“Recitatif” – Toni Morrison
O único conto publicado pela Nobel da Literatura de 1993 retrata o crescimento de duas meninas que se conheceram no orfanato de St. Bonny’s, depois de ambas terem sido retiradas às suas mães. Desde o início que sabemos que as meninas são diferentes, por uma ser branca e uma ser negra numa América onde isso implica uma série de considerações a nível identitário. No entanto, Morrison omite a informação sobre a cor de pele de cada uma das meninas. Em consequência, Recitatif é um puzzle, um labirinto de pistas contraditórias que faz do leitor o próprio alvo da experiência desta peça de literatura experimental.
À medida que crescem, Twyla e Roberta encontram-se esporadicamente em episódios que nos permitem tirar algumas ilações sobre a dinâmica de relacionamento entre pessoas de raças diferentes, nos Estados Unidos, por volta dos anos 50 do século passado: um encontro num hostel onde Twyla trabalha, no meio de um protesto contra a dessegregação nas escolas e num supermercado para as pessoas de classe alta.
No final de contas, Twyla e Roberta definem-se por aquilo que é comum ao ser humano: a busca pelo sentido de identidade, a permanência da memória e o desejo de libertação em relação a um passado traumatizante. Afinal, quem espancou a Maggie?
“Easy, I thought. Everything is so easy for them. They think they own the world.”

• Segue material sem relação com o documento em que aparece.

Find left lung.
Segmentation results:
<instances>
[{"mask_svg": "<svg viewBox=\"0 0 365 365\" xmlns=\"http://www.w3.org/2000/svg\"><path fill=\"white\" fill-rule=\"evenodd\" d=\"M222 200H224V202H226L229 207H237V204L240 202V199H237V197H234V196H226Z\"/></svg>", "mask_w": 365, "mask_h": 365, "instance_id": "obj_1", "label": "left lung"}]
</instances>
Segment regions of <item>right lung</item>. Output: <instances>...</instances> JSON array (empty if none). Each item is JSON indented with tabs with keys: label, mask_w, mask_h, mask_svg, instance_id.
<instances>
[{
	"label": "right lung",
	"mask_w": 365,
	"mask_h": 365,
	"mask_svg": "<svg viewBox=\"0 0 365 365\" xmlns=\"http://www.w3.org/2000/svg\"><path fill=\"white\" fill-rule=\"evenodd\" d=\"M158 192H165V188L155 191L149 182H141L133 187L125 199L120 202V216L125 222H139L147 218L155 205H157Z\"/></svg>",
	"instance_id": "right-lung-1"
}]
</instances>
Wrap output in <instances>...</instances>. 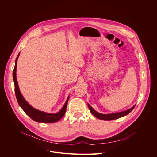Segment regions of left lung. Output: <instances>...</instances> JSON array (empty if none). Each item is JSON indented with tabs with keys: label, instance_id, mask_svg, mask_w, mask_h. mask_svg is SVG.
Listing matches in <instances>:
<instances>
[{
	"label": "left lung",
	"instance_id": "left-lung-1",
	"mask_svg": "<svg viewBox=\"0 0 157 157\" xmlns=\"http://www.w3.org/2000/svg\"><path fill=\"white\" fill-rule=\"evenodd\" d=\"M135 106H136V105L133 106L130 109H128V110L123 111V112H121V113L110 114H100V113H98V112H96V110H94L90 105H89V104H88V107H89V110H90V112L96 117H97L98 119H101V120H106V121L115 120V119H119L120 117H122L123 116H125L127 115L128 114H129L130 112L134 109Z\"/></svg>",
	"mask_w": 157,
	"mask_h": 157
}]
</instances>
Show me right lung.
Masks as SVG:
<instances>
[{
  "label": "right lung",
  "mask_w": 157,
  "mask_h": 157,
  "mask_svg": "<svg viewBox=\"0 0 157 157\" xmlns=\"http://www.w3.org/2000/svg\"><path fill=\"white\" fill-rule=\"evenodd\" d=\"M19 54L18 55L15 63V67L13 70V79L15 84V96L17 100V102L21 108L24 110L25 113L33 121L38 122H43V123H53L56 122L60 120L64 115L66 110L67 104H68V99L66 101L64 105H63L61 110L58 112L56 114H49L44 112L38 110L37 109H34L31 105L29 104V103L25 100L24 97L20 93L19 90V87L18 85V82L16 78V69H17V61L18 58Z\"/></svg>",
  "instance_id": "obj_1"
}]
</instances>
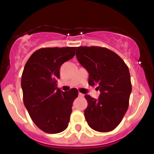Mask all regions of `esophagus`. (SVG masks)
I'll use <instances>...</instances> for the list:
<instances>
[{
  "instance_id": "1",
  "label": "esophagus",
  "mask_w": 154,
  "mask_h": 154,
  "mask_svg": "<svg viewBox=\"0 0 154 154\" xmlns=\"http://www.w3.org/2000/svg\"><path fill=\"white\" fill-rule=\"evenodd\" d=\"M78 95L80 96V97H85V94H81V93H79V94H78Z\"/></svg>"
}]
</instances>
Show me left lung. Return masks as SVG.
<instances>
[{
	"label": "left lung",
	"mask_w": 154,
	"mask_h": 154,
	"mask_svg": "<svg viewBox=\"0 0 154 154\" xmlns=\"http://www.w3.org/2000/svg\"><path fill=\"white\" fill-rule=\"evenodd\" d=\"M76 56L89 73L88 85L101 91L97 100L85 95L87 122L94 130L110 132L121 122L129 107L132 91L129 68L119 55L105 47L80 46Z\"/></svg>",
	"instance_id": "8db88e82"
}]
</instances>
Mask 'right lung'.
<instances>
[{"label": "right lung", "instance_id": "right-lung-1", "mask_svg": "<svg viewBox=\"0 0 154 154\" xmlns=\"http://www.w3.org/2000/svg\"><path fill=\"white\" fill-rule=\"evenodd\" d=\"M76 47L41 48L32 54L21 75L23 101L34 123L45 133L55 134L67 128L78 91L63 92L57 78L63 63L73 58Z\"/></svg>", "mask_w": 154, "mask_h": 154}]
</instances>
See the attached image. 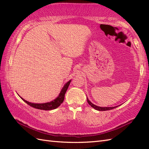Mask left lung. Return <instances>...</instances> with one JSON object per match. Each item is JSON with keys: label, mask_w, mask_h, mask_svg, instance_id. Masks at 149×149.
Instances as JSON below:
<instances>
[{"label": "left lung", "mask_w": 149, "mask_h": 149, "mask_svg": "<svg viewBox=\"0 0 149 149\" xmlns=\"http://www.w3.org/2000/svg\"><path fill=\"white\" fill-rule=\"evenodd\" d=\"M87 101H88V103L90 104V105L94 108L95 109H96L97 111H107V110H111V109H113L114 108H116V107H118L119 106H114V107H100V106H97L96 105H95L93 103H91L90 100L88 99L87 97Z\"/></svg>", "instance_id": "left-lung-1"}]
</instances>
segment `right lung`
<instances>
[{
  "instance_id": "1",
  "label": "right lung",
  "mask_w": 149,
  "mask_h": 149,
  "mask_svg": "<svg viewBox=\"0 0 149 149\" xmlns=\"http://www.w3.org/2000/svg\"><path fill=\"white\" fill-rule=\"evenodd\" d=\"M70 82H71V80H70L64 85V86L63 87L62 90H61V92L59 93L58 97L56 98L54 100L50 101V102H49L42 103V104L31 103V102H28V101L24 99L23 98H22L21 97H20V98L24 101L25 102H26L28 105H29L31 107H34V108L42 109V110L54 109H56L57 107H58L63 103V100H64V99H65V93H66V90H67V89H68L70 84Z\"/></svg>"
}]
</instances>
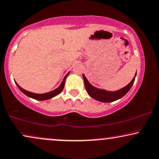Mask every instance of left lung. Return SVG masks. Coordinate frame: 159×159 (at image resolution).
I'll return each instance as SVG.
<instances>
[{"instance_id": "left-lung-1", "label": "left lung", "mask_w": 159, "mask_h": 159, "mask_svg": "<svg viewBox=\"0 0 159 159\" xmlns=\"http://www.w3.org/2000/svg\"><path fill=\"white\" fill-rule=\"evenodd\" d=\"M136 75H137V72H136ZM136 75L129 84H127L126 86H125L124 88H121L120 90H116V91H108V90H106L98 89V88L93 86L88 82L87 78L85 77V76L84 75H82V77L84 79V87H85V89L87 90L88 93L90 97L97 101H99L101 102L108 103L115 102V101L117 99H120V98L124 96L129 91V90L132 87L134 82Z\"/></svg>"}]
</instances>
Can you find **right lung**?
Listing matches in <instances>:
<instances>
[{"label": "right lung", "instance_id": "1", "mask_svg": "<svg viewBox=\"0 0 159 159\" xmlns=\"http://www.w3.org/2000/svg\"><path fill=\"white\" fill-rule=\"evenodd\" d=\"M69 72L65 76V77L63 78V81H62L61 84H60V86L58 88H56V89L54 90H52V91L46 93H42V94L34 93L29 92V91H28V90H26L23 89V88H22L19 85V84L16 83V86L18 87V88H19V89L21 90V91L24 94H25L26 96H28V97H30V98H34V99L39 100V101H44V100H47V99H50V98L55 97V96H56L57 95H58L60 93H61L62 90H63V88H64L66 79L67 76L69 75Z\"/></svg>", "mask_w": 159, "mask_h": 159}]
</instances>
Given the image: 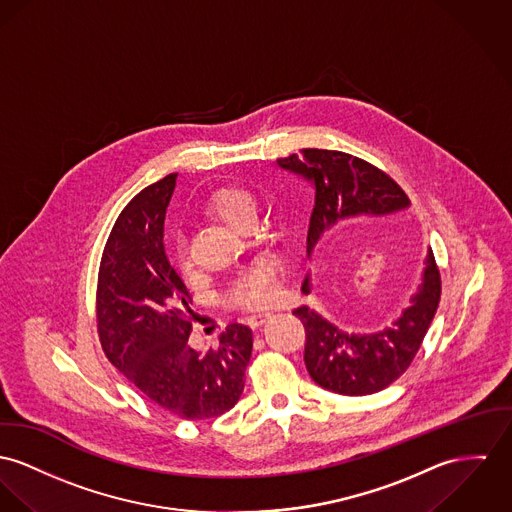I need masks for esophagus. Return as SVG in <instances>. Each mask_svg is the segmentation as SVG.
Listing matches in <instances>:
<instances>
[{"label": "esophagus", "instance_id": "obj_1", "mask_svg": "<svg viewBox=\"0 0 512 512\" xmlns=\"http://www.w3.org/2000/svg\"><path fill=\"white\" fill-rule=\"evenodd\" d=\"M269 317H271V312L249 315V317H247V323H249L251 327H259V325H263V323H265Z\"/></svg>", "mask_w": 512, "mask_h": 512}]
</instances>
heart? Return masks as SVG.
Returning <instances> with one entry per match:
<instances>
[{
    "label": "heart",
    "mask_w": 512,
    "mask_h": 512,
    "mask_svg": "<svg viewBox=\"0 0 512 512\" xmlns=\"http://www.w3.org/2000/svg\"><path fill=\"white\" fill-rule=\"evenodd\" d=\"M206 210L220 222L239 228L247 218L257 214V200L251 191L243 187H222L206 200ZM175 259L183 273H189L193 263L189 251L181 239L175 245ZM276 294L275 269L267 261H257L239 273L230 286V298L237 306L255 310L267 306Z\"/></svg>",
    "instance_id": "heart-1"
}]
</instances>
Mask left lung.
I'll return each mask as SVG.
<instances>
[{"instance_id": "8db88e82", "label": "left lung", "mask_w": 512, "mask_h": 512, "mask_svg": "<svg viewBox=\"0 0 512 512\" xmlns=\"http://www.w3.org/2000/svg\"><path fill=\"white\" fill-rule=\"evenodd\" d=\"M276 163L302 175L314 187V210L306 239L308 259L325 261V247L335 226L358 216H384L407 208L411 202L394 179L376 165L337 150L306 148L300 156ZM302 292L310 294V275ZM440 302V271L429 249L423 282L411 306L386 329L376 333H345L331 321L310 310L296 308L306 329L304 362L315 384L341 395L382 392L413 362L433 323Z\"/></svg>"}]
</instances>
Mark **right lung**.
<instances>
[{"mask_svg": "<svg viewBox=\"0 0 512 512\" xmlns=\"http://www.w3.org/2000/svg\"><path fill=\"white\" fill-rule=\"evenodd\" d=\"M177 173L132 198L105 243L97 276V333L111 364L161 409L204 421L230 411L245 386L253 333L230 323L216 347L197 351L193 296L163 247Z\"/></svg>", "mask_w": 512, "mask_h": 512, "instance_id": "1", "label": "right lung"}]
</instances>
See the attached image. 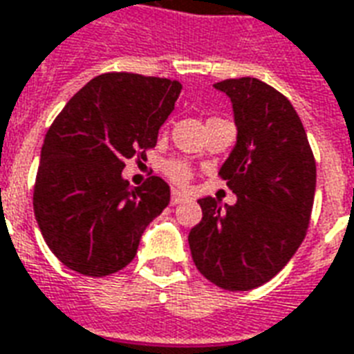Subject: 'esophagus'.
<instances>
[{
	"label": "esophagus",
	"mask_w": 354,
	"mask_h": 354,
	"mask_svg": "<svg viewBox=\"0 0 354 354\" xmlns=\"http://www.w3.org/2000/svg\"><path fill=\"white\" fill-rule=\"evenodd\" d=\"M187 201V195L182 193V191H178V189H172L171 191V202L172 204H182V202Z\"/></svg>",
	"instance_id": "obj_1"
}]
</instances>
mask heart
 Wrapping results in <instances>:
<instances>
[{
  "label": "heart",
  "mask_w": 354,
  "mask_h": 354,
  "mask_svg": "<svg viewBox=\"0 0 354 354\" xmlns=\"http://www.w3.org/2000/svg\"><path fill=\"white\" fill-rule=\"evenodd\" d=\"M161 169L165 172V176L174 183H187L193 176V169L182 159H169V161L163 163Z\"/></svg>",
  "instance_id": "heart-1"
}]
</instances>
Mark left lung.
Masks as SVG:
<instances>
[{"label":"left lung","instance_id":"obj_1","mask_svg":"<svg viewBox=\"0 0 354 354\" xmlns=\"http://www.w3.org/2000/svg\"><path fill=\"white\" fill-rule=\"evenodd\" d=\"M232 100L237 142L219 176L234 206L206 196L189 232L196 269L228 291L254 290L280 273L301 247L315 193V159L284 94L256 77L213 85Z\"/></svg>","mask_w":354,"mask_h":354}]
</instances>
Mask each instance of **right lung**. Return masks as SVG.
Masks as SVG:
<instances>
[{"mask_svg": "<svg viewBox=\"0 0 354 354\" xmlns=\"http://www.w3.org/2000/svg\"><path fill=\"white\" fill-rule=\"evenodd\" d=\"M182 85L152 75L109 72L64 105L46 133L35 180L39 228L59 261L107 277L133 260L145 228L169 206L159 176L139 187L122 178L126 159H147Z\"/></svg>", "mask_w": 354, "mask_h": 354, "instance_id": "right-lung-1", "label": "right lung"}]
</instances>
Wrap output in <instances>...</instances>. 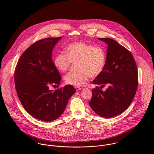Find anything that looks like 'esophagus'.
Returning <instances> with one entry per match:
<instances>
[{"instance_id":"esophagus-1","label":"esophagus","mask_w":154,"mask_h":154,"mask_svg":"<svg viewBox=\"0 0 154 154\" xmlns=\"http://www.w3.org/2000/svg\"><path fill=\"white\" fill-rule=\"evenodd\" d=\"M75 88L76 89V91H79V90H81L82 89V88L79 87H75Z\"/></svg>"}]
</instances>
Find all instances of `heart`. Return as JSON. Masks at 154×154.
<instances>
[{
    "label": "heart",
    "instance_id": "obj_1",
    "mask_svg": "<svg viewBox=\"0 0 154 154\" xmlns=\"http://www.w3.org/2000/svg\"><path fill=\"white\" fill-rule=\"evenodd\" d=\"M65 52L66 54H57L54 58L53 63L59 71L65 72L70 68L72 62H79V72H71L65 76V81L68 85L82 87L90 76L97 77L104 70L107 55L101 46L77 42L69 44L65 48Z\"/></svg>",
    "mask_w": 154,
    "mask_h": 154
}]
</instances>
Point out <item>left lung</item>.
Returning <instances> with one entry per match:
<instances>
[{
    "mask_svg": "<svg viewBox=\"0 0 154 154\" xmlns=\"http://www.w3.org/2000/svg\"><path fill=\"white\" fill-rule=\"evenodd\" d=\"M108 44L106 64L92 83L100 85L92 89L89 104L98 115L110 118L120 114L131 105L138 85V72L132 53L110 38H98ZM105 85L106 91L101 89Z\"/></svg>",
    "mask_w": 154,
    "mask_h": 154,
    "instance_id": "8db88e82",
    "label": "left lung"
}]
</instances>
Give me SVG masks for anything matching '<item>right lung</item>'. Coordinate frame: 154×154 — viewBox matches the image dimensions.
<instances>
[{"label":"right lung","mask_w":154,"mask_h":154,"mask_svg":"<svg viewBox=\"0 0 154 154\" xmlns=\"http://www.w3.org/2000/svg\"><path fill=\"white\" fill-rule=\"evenodd\" d=\"M62 37L47 38L35 42L22 54L15 67L14 80L23 107L40 120L50 122L65 110L70 97L76 92L71 85L58 86L62 77L52 60V51Z\"/></svg>","instance_id":"right-lung-1"}]
</instances>
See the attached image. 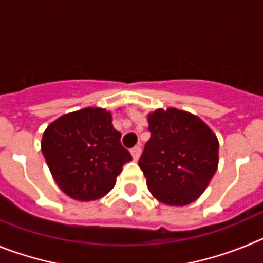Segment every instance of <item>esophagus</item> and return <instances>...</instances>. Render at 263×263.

A forma como Toni Morrison consegue atingir tanto numa narrativa tão curta é genial. Ao remover da caracterização das personagens algo que, à época, seria extremamente importante para a sua definição enquanto indivíduos, Morrison deixa um espaço aberto que completa com apontamentos e situações que põem o leitor na berma da ambiguidade. Por essa razão, esta é uma experiência de leitura que leva o leitor a aprender mais sobre si próprio do que sobre as personagens cuja história de vida vai desvendando. Consoante a visão estereotipada do leitor da dualidade brancos/negros, a narrativa assume contornos consideravelmente diferentes. Assim, esta é uma história importantíssima para tomarmos consciência dos nossos próprios preconceitos raciais.
Para alcançar este efeito de ambiguidade, Morrison teve de adotar um registo de linguagem que não deixasse transparecer a herança linguística e cultural de nenhuma das personagens. Com efeito, o equilíbrio entre um registo de indivíduo americano branco e um de raízes afro-americanas é essencial para o funcionamento desta narrativa, e é alcançado na perfeição.
Esta edição de Recitatif (Knopf, 2022) é acompanhada por uma introdução de Zadie Smith que, tendo optado por lê-la depois de ler o texto principal, me apresentou o conto sob uma série de novas luzes. Aconselho vivamente os leitores a que se dediquem a leituras complementares a esta, nomeadamente artigos de análise da obra, já que põem em destaque aspetos que podem passar despercebidos e aprofundam o sentido de genialidade da bibliografia de Morrison.
Em suma, apesar de ainda não existir uma tradução portuguesa deste conto, penso que esta é uma leitura obrigatória para uma melhor compreensão do mundo que nos rodeia, do passado de que resultamos e daquilo que, inconscientemente, somos.